Exponentially compounding that particular problem, I immediately began to see how nothing in the overall ‘crooked skeptics’ accusation lined up right. Whenever that first day of discovery was for me 10 years ago, not a single day went by afterward where nice tidy answers revealed the ‘scientist shills on the payroll of Big Coal & Oil’ accusation being valid. Only more and more questions about the inconsistencies of all the different angles of the accusation, and the core people promulgating it. Why, for example, was Gelbspan described as a reporter, when there’s no indication he was doing freelance investigative reporting or was on any news staff, when he ‘discovered’ those memos?
I had to laugh when I saw the “if you see something, say something” plea for preventing terrorist acts applied to Naomi Oreskes. How ironic. I saw something in the way the timeline for her foray into the issue didn’t add up right, and in her other unforced errors, So, I said something to politicians and reporters about her political advisory efforts about why she looked less like a concerned scientist who saw something threatening to the public welfare about her critics’ associations and more like a propagandist who was part of a larger effort to sway the public away from examining what skeptic climate scientists have to say.

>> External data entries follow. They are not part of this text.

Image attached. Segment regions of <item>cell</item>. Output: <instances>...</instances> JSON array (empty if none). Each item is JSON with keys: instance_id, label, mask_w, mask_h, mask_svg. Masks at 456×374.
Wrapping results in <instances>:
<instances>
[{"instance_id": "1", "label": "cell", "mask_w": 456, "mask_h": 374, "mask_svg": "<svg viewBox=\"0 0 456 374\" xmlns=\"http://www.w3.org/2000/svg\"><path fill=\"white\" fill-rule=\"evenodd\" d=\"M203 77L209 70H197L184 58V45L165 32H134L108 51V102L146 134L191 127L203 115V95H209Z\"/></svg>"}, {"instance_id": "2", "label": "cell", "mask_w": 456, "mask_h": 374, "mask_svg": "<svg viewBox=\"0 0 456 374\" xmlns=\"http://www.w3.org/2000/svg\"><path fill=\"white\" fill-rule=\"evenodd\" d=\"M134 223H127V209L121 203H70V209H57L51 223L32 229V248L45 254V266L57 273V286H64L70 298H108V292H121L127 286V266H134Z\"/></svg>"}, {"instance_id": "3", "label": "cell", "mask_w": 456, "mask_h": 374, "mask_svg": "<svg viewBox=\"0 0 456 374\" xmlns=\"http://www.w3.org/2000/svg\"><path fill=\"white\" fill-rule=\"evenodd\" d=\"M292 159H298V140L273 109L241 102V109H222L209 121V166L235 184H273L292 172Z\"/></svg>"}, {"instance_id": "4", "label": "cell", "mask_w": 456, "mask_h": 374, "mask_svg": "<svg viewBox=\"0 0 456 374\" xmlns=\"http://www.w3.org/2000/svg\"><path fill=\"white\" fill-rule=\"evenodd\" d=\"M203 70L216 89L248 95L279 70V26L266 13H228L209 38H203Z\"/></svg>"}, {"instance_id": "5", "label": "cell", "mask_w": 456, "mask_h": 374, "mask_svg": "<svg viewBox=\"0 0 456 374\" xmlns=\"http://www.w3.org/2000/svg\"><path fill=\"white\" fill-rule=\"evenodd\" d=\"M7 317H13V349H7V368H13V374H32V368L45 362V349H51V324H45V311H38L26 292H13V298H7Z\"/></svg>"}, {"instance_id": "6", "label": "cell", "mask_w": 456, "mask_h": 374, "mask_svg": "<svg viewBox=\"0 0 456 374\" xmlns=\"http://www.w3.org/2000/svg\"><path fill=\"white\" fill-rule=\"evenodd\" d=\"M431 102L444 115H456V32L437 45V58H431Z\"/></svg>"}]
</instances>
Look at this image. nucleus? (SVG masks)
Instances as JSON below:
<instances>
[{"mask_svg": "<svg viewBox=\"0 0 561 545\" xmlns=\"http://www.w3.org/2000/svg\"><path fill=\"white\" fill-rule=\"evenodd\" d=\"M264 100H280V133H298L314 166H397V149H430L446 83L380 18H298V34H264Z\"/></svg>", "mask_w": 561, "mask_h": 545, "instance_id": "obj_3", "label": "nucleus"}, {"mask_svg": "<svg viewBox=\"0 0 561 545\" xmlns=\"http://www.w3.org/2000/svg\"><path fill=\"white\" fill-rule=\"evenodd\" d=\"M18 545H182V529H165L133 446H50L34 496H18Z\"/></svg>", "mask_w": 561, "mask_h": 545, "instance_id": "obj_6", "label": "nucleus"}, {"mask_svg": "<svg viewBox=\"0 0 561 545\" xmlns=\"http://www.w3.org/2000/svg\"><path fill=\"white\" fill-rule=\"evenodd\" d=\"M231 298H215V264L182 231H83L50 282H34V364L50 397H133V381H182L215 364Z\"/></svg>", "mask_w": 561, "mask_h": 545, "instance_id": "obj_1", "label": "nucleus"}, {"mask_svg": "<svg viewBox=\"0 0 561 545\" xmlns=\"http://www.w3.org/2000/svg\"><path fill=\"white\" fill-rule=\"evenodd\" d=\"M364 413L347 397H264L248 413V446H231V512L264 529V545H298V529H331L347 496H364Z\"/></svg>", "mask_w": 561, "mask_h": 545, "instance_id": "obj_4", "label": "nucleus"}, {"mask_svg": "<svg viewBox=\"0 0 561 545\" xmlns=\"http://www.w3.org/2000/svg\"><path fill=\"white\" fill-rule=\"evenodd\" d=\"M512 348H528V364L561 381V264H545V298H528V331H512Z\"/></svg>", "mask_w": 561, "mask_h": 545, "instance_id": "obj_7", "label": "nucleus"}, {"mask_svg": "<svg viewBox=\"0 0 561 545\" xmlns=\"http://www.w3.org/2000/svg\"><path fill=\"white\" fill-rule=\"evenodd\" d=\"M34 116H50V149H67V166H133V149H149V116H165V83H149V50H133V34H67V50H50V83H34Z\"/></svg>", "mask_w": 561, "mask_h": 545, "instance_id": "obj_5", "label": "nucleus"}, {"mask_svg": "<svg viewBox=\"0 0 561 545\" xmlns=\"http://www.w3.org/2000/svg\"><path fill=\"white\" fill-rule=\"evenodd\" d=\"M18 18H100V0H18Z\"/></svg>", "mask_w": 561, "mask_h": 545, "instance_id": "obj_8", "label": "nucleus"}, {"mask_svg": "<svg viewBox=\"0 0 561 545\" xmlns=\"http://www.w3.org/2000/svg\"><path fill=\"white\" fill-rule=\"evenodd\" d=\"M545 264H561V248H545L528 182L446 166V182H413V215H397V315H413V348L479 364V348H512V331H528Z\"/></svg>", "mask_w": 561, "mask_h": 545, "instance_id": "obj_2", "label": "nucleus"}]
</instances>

Regarding Ross Gelbspan’s role in this whole mess, when I couldn’t immediately find a reporter to tell what I’d found, I told it myself.
This last ten years has been a huge sacrifice, I’ll say that much, considering how I might have been able to enjoy much more financial security if I hadn’t embarked on this altruistic path. As I’ve already fully disclosed, I live at a sub-poverty level of existence in order to continue down this path full time.
It hasn’t been for a lack of trying on my part, that this massive problem hasn’t broken out as a major story. My computer’s tally of outgoing emails to members of the media is approximately 1400 dating back to October 2009. Nearly all went unanswered, a few replies were oddly defensive and a few expressed genuine interest. Why haven’t I been more successful getting the story out among in the side of journalism that doesn’t display an obvious bias toward the IPCC / Al Gore side of the issue? Probably the combination of lousy luck on my part, and the overwhelming amount of other egregious news items reporters must cover.
My efforts are ongoing. Recently, a reporter I contacted told me he was unfamiliar with the names Kert Davies and John Passacantando, a pair seen at the epicenter of the smear of skeptic climate scientists. One of his latest articles demonstrated how he certainly knows about them now.
What does the future bring regarding this story? Who knows? To paraphrase a line from the Castaway movie, some days it feels like I’m never gonna get off this island, and all my logic says energy companies will never take the politically correct position to stand up against their accusers, and objective reporters will never have enough time to comprehend the enormity of the smear of skeptic climate scientists. But one day my logic may be proven all wrong, because the tide will come in and give me a sail.
Wish me luck; but better yet, lend me a hand if you know objective, influential people who can get the merchants of smear story rolling with more momentum. Knowledge is power, networking is priceless.